I went on a rant about why is it okay with the those of you who like shiny things that Apple just told DMP to take their BL off the iPad app? WHY?!? If the TV hardware manufacturers told you what TV stations you could receive, you’d be enraged. When your work blocks sites, you find ways around it. So why the hell is it okay will all you Apple fans that Apple censors content? I cannot understand why you are not screaming at all, much less loudly? APPLE CENSORS CONTENT. Especially LGBTQ content. Why are you still giving money to a company like that? People boycott BP and Chik-Fil-A and Target…but are absolute sheep about Apple’s censorship of content. ARGGGGGHHHH.
One of the final things we discussed is the lack of infrastructure (because of lack of market maturity) in the American manga market. Most of the companies that started the first manga bubble are gone, except for Dark Horse, all of the original anime companies are gone. Most from the second wave are gone too. The companies growing the market now are new or niche or reboots. There is no infrastructure here to support a connection between readers and artists. There is no infrastructure here at *all.* So as fan demands run in front of company’s resources, fans have a tendency to see “the industry” as a homogenous thing, and they tend to see themselves as a giant untapped market. In reality, there is no “industry” just a lot of small groups with limited resources and personal relationships and while the manga audience is growing massively, the market simply isn’t; untapped or not.

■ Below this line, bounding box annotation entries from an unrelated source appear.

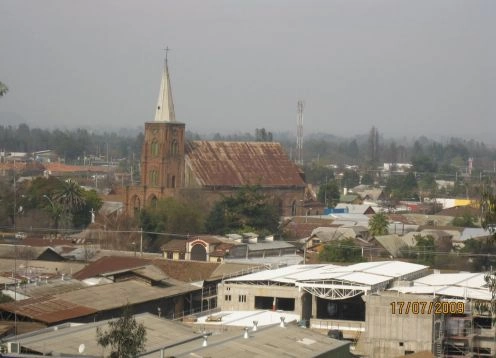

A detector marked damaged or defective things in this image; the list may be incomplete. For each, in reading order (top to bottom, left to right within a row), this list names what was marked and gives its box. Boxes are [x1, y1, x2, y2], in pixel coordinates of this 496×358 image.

rusty metal roof [184, 141, 304, 187]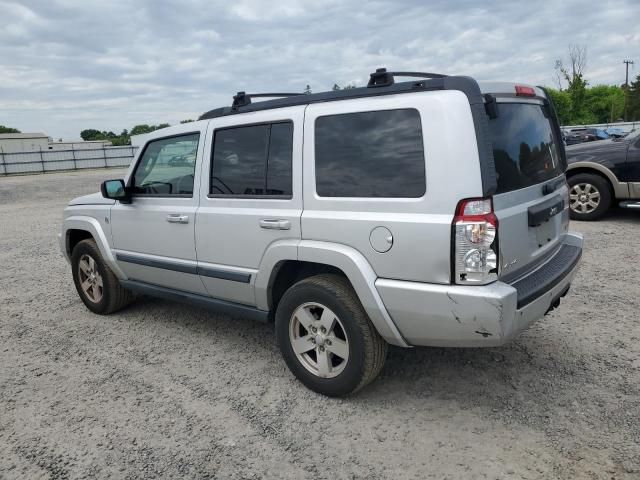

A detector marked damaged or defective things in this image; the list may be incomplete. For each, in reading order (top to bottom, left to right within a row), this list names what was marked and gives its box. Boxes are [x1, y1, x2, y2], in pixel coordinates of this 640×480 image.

damaged rear bumper [378, 234, 584, 346]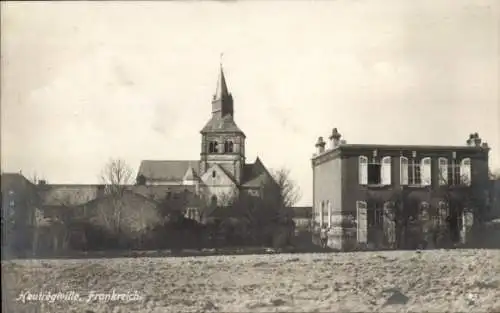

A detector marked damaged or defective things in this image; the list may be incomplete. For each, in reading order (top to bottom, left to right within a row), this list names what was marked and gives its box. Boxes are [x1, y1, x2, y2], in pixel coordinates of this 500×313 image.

damaged building facade [310, 129, 490, 251]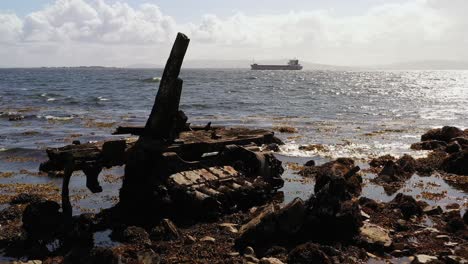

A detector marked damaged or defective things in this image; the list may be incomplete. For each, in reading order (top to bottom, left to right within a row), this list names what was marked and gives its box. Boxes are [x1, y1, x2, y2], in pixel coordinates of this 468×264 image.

broken timber [38, 33, 286, 223]
rusted beam [145, 32, 191, 140]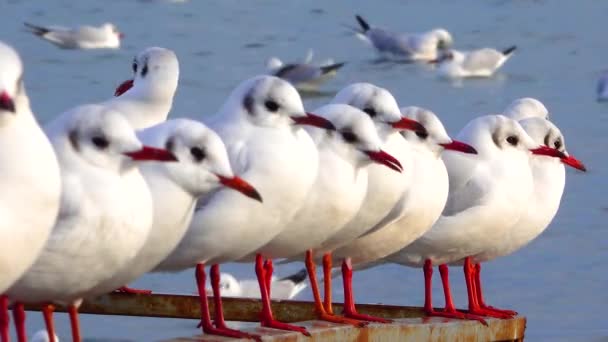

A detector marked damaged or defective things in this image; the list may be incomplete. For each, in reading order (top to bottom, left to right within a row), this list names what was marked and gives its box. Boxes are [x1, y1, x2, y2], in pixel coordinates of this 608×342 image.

rusted metal surface [23, 292, 524, 340]
rusty metal platform [25, 292, 528, 340]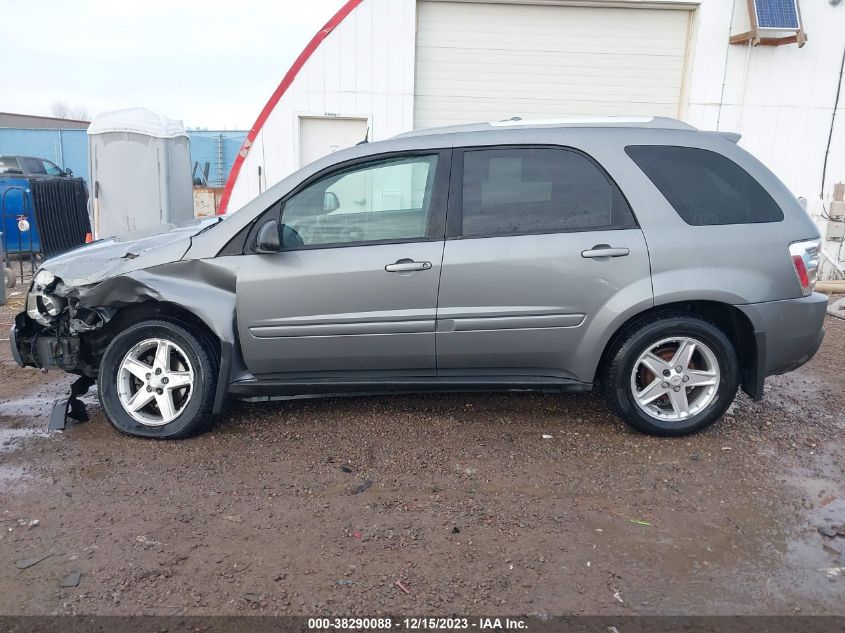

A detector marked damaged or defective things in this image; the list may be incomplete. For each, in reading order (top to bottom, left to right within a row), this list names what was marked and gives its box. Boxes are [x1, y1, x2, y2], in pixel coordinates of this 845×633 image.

damaged headlight [26, 268, 67, 326]
damaged gray suv [8, 116, 824, 436]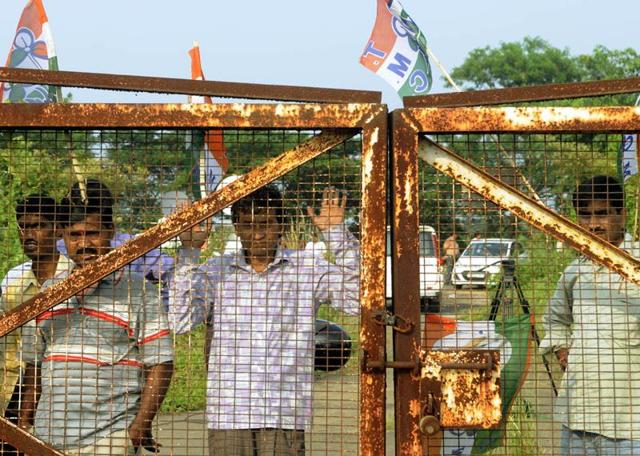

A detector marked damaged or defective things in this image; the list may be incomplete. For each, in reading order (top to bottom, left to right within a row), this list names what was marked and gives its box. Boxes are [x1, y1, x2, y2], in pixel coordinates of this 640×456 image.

I once again promoted my idea of a digital platform that allowed creators to control their work, and Ed was in agreement that the future is likely to kill off what we think of as “publishers” and create a more curation-oriented function, with individuals who get permission directly from the creator to translate, edit, letter, etc. becoming the new publishing paradigm, effectively removing some of those middleman layers.
Lastly, we all agreed with all the paper thin margins for profit in manga, no one will ever get rich, except for a very few, and of all the people making no money at publishing, editors get the the fewest chicks and the least money. ^_^
Before the panel, I had a chance to sit down with Robert Newman from JManga, and while I can’t tell you everything that we discussed, I can tell you this – JManga is working to get you more Yuri…and more of everything else, as well.
We talked at the industry panel about the lack of a bookstore or a library for manga, and Robert said flat out that that was exactly what JManga was angling to be – the place where you can find it all.
As MangaNEXT came to an end, I find myself more hopeful than I have been for years – about Yuri, about manga in general and about MangaNEXT. Next year, I’d like to see them add a specific soup-to-nuts track on manga creation and publication and I encourage all of you who are involved with manga – as blogger, creator, reader – to join us there next year. Yuricon & ALC will be there in some capacity as we have been from the beginning.
Lastly, but not at all least, my sincere thanks to the following: Alex Cox from CBLDF for making it possible for me to be there, Sean Gaffney for being a all-around terrific person and a great con companion, John Bogan for his support, Erin, Hyo and all the staff of MangaNEXT and especially con chair Ezra. Ezra – I’m so proud of you. You did a great job.